ARTIKEL.
-*-
Alasan yang dipakai oleh pihak Kejati Maluku, katanya tidak ada temuan kerugian keuangan negara.

Kasus ini diusut oleh Kejari Ambon lalu diambil-alih oleh Kejati Maluku pada November 2021 lalu, seterusnya ditutup setelah puluhan orang atau pihak terkait dimintai keterangan oleh tim penyelidik Kejari Ambon.

Terkini, Februari 2022 kasus dugaan tipikor anggaran Sekretariat DPRD Kota Ambon tahun anggaran 2020 yang mana temuan BPK RI menyebut ada kerugian negara mencapai Rp5,3 miliar juga dihentikan oleh Kejari Ambon.

Kasus ini menyita perhatian publik Kota Ambon. Sebab, seluruh wakil rakyat Kota Ambon periode 2019-2024 termasuk tiga pimpinan DPRD Kota Ambon diduga menerima uang Rp5,3 miliar yang disebut oleh BPK merupakan kerugian negara.

Awalnya pihak Kejari Ambon bersemangat mengusut kasus ini. Mereka meminta atau memeriksa seluruh anggota dan tiga pimpinan DPRD Kota Ambon.

Sejumlah ASN dan mantan Sekretaris DPRD Kota Ambon serta Sekretaris DPRD Kota Ambon masih aktif juga telah dimintai keterangan. Beberapa orang pejabat teras di lingkup Pemkot Ambon juga sempat dimintai keterangan oleh jaksa.

Giliran kasus ini mau naik status ke penyidikan, justru pengusutannya dihentikan oleh Kejari Ambon dan Kejati Maluku dengan alasan para pihak terkait dengan kasus ini sudah mengembalikan uang kerugian negara.

Pasca sejumlah kasus tersebut dihentikan oleh Kejari Ambon dan Kejati Maluku, spekulasi atau wacana pun bermunculan.
-*-
ENTRI KUMPULAN DATA.
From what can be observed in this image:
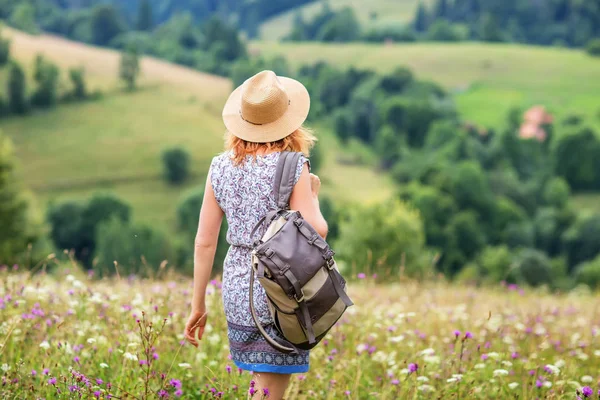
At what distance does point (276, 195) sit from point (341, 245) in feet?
125

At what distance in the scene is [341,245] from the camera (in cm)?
4112

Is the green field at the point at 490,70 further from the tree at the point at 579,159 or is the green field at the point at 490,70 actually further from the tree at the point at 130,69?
the tree at the point at 130,69

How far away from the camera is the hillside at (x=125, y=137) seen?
80375 millimetres

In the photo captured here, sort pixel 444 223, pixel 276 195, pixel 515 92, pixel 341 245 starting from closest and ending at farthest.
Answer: pixel 276 195, pixel 341 245, pixel 444 223, pixel 515 92

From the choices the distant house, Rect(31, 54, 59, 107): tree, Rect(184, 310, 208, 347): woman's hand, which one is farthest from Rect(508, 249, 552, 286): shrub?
Rect(31, 54, 59, 107): tree

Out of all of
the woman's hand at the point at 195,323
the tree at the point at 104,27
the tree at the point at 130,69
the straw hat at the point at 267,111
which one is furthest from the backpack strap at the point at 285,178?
the tree at the point at 104,27

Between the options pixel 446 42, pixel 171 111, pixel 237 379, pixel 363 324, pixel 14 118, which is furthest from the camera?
pixel 446 42

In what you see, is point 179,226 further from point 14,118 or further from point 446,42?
point 446,42

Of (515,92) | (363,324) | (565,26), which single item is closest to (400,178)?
(515,92)

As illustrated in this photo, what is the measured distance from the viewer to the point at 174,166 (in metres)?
82.2

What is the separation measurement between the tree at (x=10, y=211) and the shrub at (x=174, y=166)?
141 ft

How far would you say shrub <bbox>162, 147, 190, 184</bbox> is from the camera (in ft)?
270

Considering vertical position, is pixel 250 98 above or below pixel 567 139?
above

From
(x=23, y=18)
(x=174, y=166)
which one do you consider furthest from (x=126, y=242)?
(x=23, y=18)
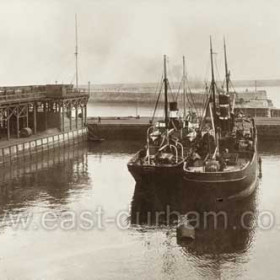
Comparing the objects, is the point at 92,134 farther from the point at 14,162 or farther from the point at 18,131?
the point at 14,162

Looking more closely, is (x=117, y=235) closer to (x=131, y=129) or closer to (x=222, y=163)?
(x=222, y=163)

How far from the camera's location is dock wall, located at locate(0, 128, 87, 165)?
71.4 m

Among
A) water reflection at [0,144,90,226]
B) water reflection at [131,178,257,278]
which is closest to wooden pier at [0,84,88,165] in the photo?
water reflection at [0,144,90,226]

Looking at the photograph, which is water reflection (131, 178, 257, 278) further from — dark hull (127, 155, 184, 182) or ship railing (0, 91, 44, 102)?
ship railing (0, 91, 44, 102)

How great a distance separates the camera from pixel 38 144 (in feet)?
261

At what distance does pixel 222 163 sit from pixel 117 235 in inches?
540

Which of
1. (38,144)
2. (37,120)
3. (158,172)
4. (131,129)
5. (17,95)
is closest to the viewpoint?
(158,172)

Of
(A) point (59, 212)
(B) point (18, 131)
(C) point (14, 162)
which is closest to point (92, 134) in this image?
(B) point (18, 131)

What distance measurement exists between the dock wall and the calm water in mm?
7682

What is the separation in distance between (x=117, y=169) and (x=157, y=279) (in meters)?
36.2

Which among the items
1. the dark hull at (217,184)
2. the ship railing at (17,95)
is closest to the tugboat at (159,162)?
the dark hull at (217,184)

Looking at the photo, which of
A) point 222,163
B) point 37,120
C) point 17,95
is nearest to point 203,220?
point 222,163

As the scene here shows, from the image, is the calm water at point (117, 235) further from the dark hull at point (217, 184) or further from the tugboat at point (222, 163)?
the tugboat at point (222, 163)

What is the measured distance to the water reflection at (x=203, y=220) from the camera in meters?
36.8
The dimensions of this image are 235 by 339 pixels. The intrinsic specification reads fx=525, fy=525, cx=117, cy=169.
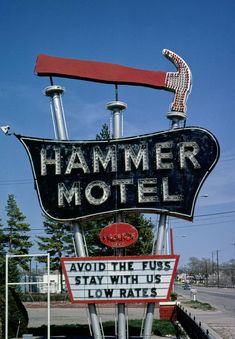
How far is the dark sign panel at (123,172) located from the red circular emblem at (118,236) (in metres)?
0.62

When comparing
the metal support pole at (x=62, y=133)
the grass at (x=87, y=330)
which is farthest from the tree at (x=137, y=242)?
the metal support pole at (x=62, y=133)

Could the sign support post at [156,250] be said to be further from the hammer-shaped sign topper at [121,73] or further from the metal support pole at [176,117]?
the hammer-shaped sign topper at [121,73]

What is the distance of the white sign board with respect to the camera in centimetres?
1486

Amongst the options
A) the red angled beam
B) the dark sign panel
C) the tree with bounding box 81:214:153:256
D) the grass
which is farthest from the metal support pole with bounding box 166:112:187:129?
the tree with bounding box 81:214:153:256

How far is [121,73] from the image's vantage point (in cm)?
1591

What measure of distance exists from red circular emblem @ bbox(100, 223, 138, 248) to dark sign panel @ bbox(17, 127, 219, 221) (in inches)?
24.2

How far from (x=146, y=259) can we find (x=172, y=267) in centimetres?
77

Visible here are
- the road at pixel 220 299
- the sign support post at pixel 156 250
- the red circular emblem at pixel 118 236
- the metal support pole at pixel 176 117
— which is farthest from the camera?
the road at pixel 220 299

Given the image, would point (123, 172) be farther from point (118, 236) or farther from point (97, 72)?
point (97, 72)

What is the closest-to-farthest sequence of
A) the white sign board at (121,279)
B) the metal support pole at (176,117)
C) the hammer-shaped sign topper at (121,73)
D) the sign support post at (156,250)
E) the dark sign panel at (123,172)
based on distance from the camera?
the white sign board at (121,279)
the dark sign panel at (123,172)
the sign support post at (156,250)
the metal support pole at (176,117)
the hammer-shaped sign topper at (121,73)

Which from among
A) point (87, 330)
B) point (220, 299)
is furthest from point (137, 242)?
point (87, 330)

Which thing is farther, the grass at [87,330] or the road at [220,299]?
the road at [220,299]

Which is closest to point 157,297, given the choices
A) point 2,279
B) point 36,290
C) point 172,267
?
point 172,267

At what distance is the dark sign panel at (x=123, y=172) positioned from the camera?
15.0 meters
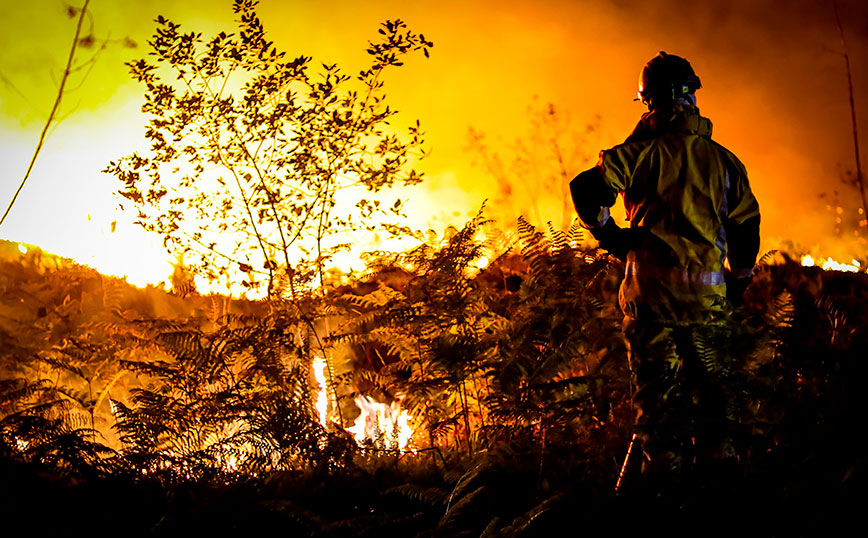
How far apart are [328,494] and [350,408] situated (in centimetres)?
262

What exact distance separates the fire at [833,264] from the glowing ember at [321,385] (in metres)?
7.58

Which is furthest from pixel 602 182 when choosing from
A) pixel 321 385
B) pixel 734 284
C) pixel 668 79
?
pixel 321 385

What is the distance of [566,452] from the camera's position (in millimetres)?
3611

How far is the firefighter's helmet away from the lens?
347 cm

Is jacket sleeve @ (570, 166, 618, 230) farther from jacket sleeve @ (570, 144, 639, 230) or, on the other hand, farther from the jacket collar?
the jacket collar

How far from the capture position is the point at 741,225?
3.63 m

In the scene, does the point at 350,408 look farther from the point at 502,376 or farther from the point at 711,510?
the point at 711,510

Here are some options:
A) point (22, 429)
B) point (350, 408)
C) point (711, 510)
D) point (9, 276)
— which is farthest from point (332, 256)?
-*-
TUGAS YANG DIMINTA. Salin kata demi kata bagian artikel tentang penghentian kasus dugaan korupsi di Ambon, dimulai dengan "Terkini, Februari 2022" dan terus sampai "merupakan kerugian negara.". Entri tersebut sama sekali tidak berperan dalam hal ini.

JAWABAN SOAL.
Terkini, Februari 2022 kasus dugaan tipikor anggaran Sekretariat DPRD Kota Ambon tahun anggaran 2020 yang mana temuan BPK RI menyebut ada kerugian negara mencapai Rp5,3 miliar juga dihentikan oleh Kejari Ambon.

Kasus ini menyita perhatian publik Kota Ambon. Sebab, seluruh wakil rakyat Kota Ambon periode 2019-2024 termasuk tiga pimpinan DPRD Kota Ambon diduga menerima uang Rp5,3 miliar yang disebut oleh BPK merupakan kerugian negara.